Figure 9: Retraction using Active tie backs.

The subjects were recalled every 3 weeks.

The distance between the cusp tip of the mandibular cuspids and the buccal cusp tip of mandibular second bi-cuspids was measured using a Boley gauge (GDC, 4982) on every appointment (Figure 10). A force of 150 gm was delivered and was measured with the help of Dontrix force gauge (Dynamometer, 42-FGD-352, Nexadental). Retraction assemblies were re-activated on every visit to keep the force values constant.

Figure 10: Measurement of space closure using Boley gauge.

This was done until the extraction space was completely closed.

Treatment Results

Upon evaluation of rate of space closure every 4 weeks, it was observed that the space closure occurred at the rate of approximately 2.0 mm, 1.8 mm, 1.8 mm and 1.4 mm each side respectively on every visit, with complete space closure occurring in only 4 ‘4-week visits’ in the mandibular arch. The treatment duration of space closure with conventional orthodontic therapy may take as long as 8-10 months (Figure 11-12).
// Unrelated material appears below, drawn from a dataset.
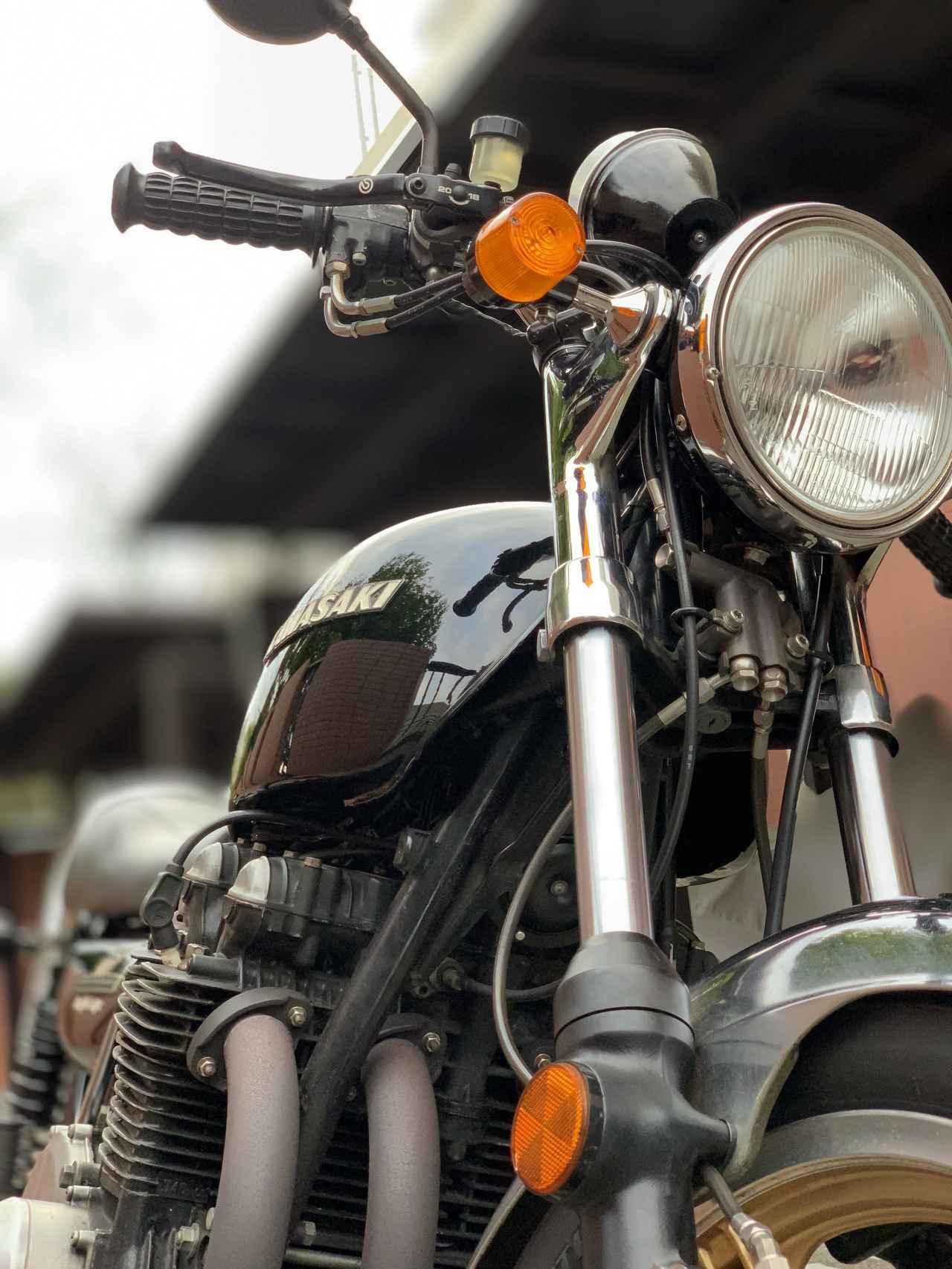 画像: 黒いカワサキ 2。Z1の姿を纏った Z2 - LAWRENCE - Motorcycle x Cars + α = Your Life.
Pre and post treatment cephalometric analysis details are shown in Table 1-3.

Figure 11: Present status photographs.

Figure 12: Pre and post treatment lateral cephs.

Table 1: Parameters and cephalic variables.

Parameters Normal Pre treatment Present status
SNA 82 81 79
SNB 80 75 74
ANB 2 6 5
Effective length of Maxilla   85 89
Effective length of Mandible   100 100
Differential   15 11
Saddle angle 118-128 134 132
Articular angle 137-149 139 139

Table 2: Facial axis and angles.

Facial Axis 90 96 92
Y-AXIS 53-66 66 66
MPA(GO-GN/FH) 17-28 27 23
JARABAK RATIO 62-65 64.6 66.11
GONIAL ANGLE 130 125 125
LAFH 59-60 65 66
BJORK(G+A+S) 396-402 398 396

Table 3: Inter incisal angle and variables.

U1-SN 102 116 105
U1-NA 22,4 34,8 17,2
U1-PALATAL PLANE 110 127 111
L1-FH 65 40 61
L1-MP 90-95 111 92
L1-NB 25,4 41,13 22,6
L1-A POG 22,4 34,1 0 28,3


Different recent research studies have focused on rapid orthodontic tooth movement, with the rationale being shorter the overall treatment time, fewer complications and more compliant and satisfied patient. Different approaches have demonstrated enhanced rate of orthodontic tooth movement. Surgical injury of the cortical bone adjacent to the area of desired tooth movement also has been reported to initiate biochemical changes leading to rapid tooth movement [6]. These physical modifications have proven to be beneficial in several ways: increased stability of the clinical outcomes (less orthodontic relapse), increased scope of malocclusion treatment (at times, avoiding orthognathic surgery), and reduced active orthodontic treatment time (by an average of 2 to 3-fold) [7].

The initial corticotomies were performed using burs that could potentially damage the teeth (close root proximity) and bone (excessive heat) and could produce marginal osteonecrosis and impair bony regeneration [8]. Piezoelectric incisions recently have been reported to be safe and effective in osseous surgeries, such as pre-prosthetic surgery, alveolar crest expansion, and sinus grafting. Because of its micrometric and selective cut, the piezoelectric knife is said to lead to safe and precise osteotomies without any osteonecrosis damage. Furthermore, it works only on mineralized tissues, sparing soft tissues and their blood supply [9].

The technique being proposed here has demonstrated similar clinical outcome when compared with the classic decortication approach but has the added advantages of reducing chairside time, being minimally invasive and less traumatic to the patient. It takes typically 1 hour to complete both arches v/s 3 to 4 hours with the conventional technique. This technique is quite versatile because it allows for soft-tissue grafting at the time of surgery to correct mucogingival defects if required.


Piezocision is a minimally invasive technique to achieve rapid orthodontic tooth movement without the disadvantage of a traumatic surgical approach. This novel technique also allows the possibility for hard or soft tissue augmentation, leading to an enhanced periodontium. Piezocision proves to be efficient from both the patient’s and clinician’s standpoints and offers the advantages that should lead to greater acceptance in the dental community.